> _Source material_
⁂
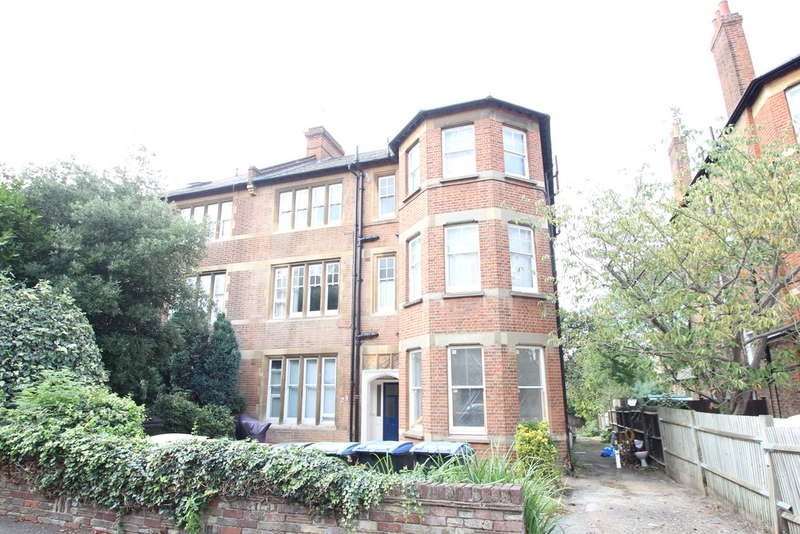 Flat for sale in Adelaide Road, Surbiton
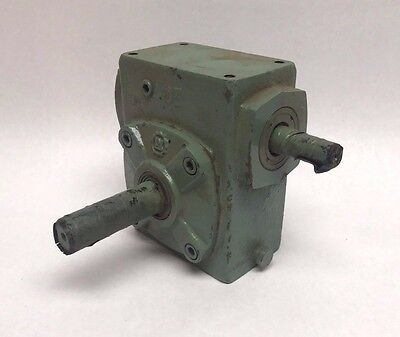 New Li Ming Machinery Type 40, Ratio 1:70 Right Angle Motor Gear Reducer, 40E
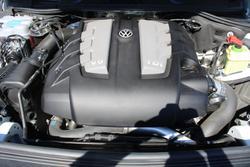2017 Volkswagen Touareg 150TDI Element 7P MY17 Four Wheel Drive Pure White
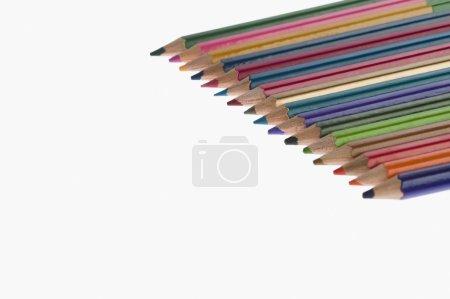 Photo pour Gros plan sur les crayons de couleur - image libre de droit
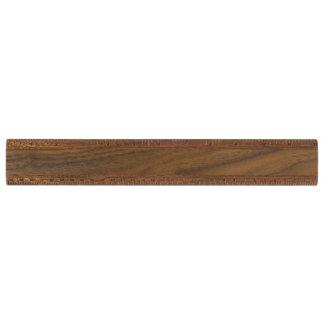 Règle en bois faite sur commande
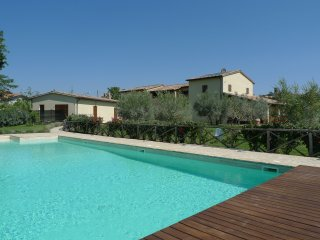 'IL GREGGIO' GREAT VILLA FOR FAMILIES, LARGE SWIMMING POOL, STUNNING VIEWS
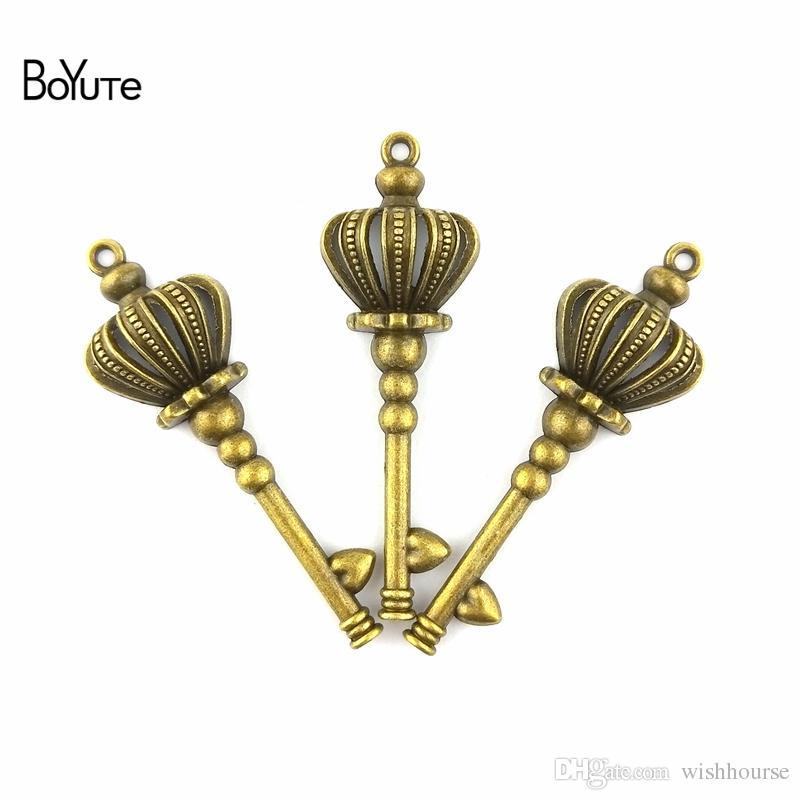 BoYuTe  52*23MM Zinc Alloy Vintage Crown Key Charms Pendants Jewelry Making Diy Necklace Charm Pendants Handmade Crafts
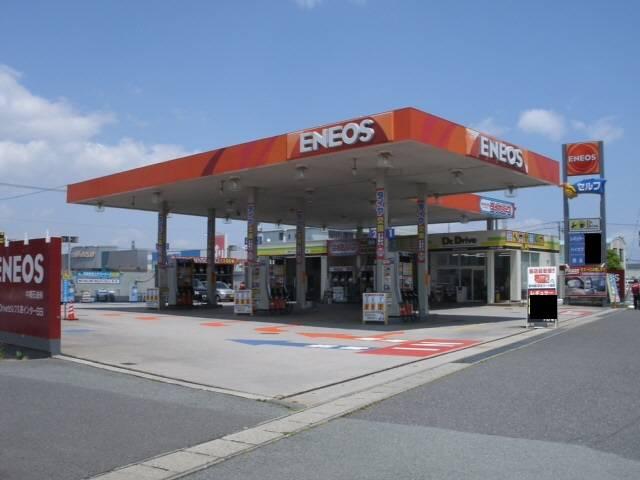 津市久居インターすぐそばの中桐石油でお車の整備・修理を!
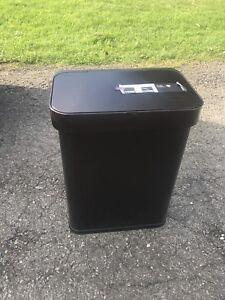 Voice controlled Trash Can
⁂
> _Exercise brief_
Leave out the pictures and repeat exactly the lines from the first line of the data through the line containing "POOL, STUNNING VIEWS". Add nothing else.

> _Written solution_
 Flat for sale in Adelaide Road, Surbiton
 New Li Ming Machinery Type 40, Ratio 1:70 Right Angle Motor Gear Reducer, 40E
2017 Volkswagen Touareg 150TDI Element 7P MY17 Four Wheel Drive Pure White
 Photo pour Gros plan sur les crayons de couleur - image libre de droit
 Règle en bois faite sur commande
 'IL GREGGIO' GREAT VILLA FOR FAMILIES, LARGE SWIMMING POOL, STUNNING VIEWS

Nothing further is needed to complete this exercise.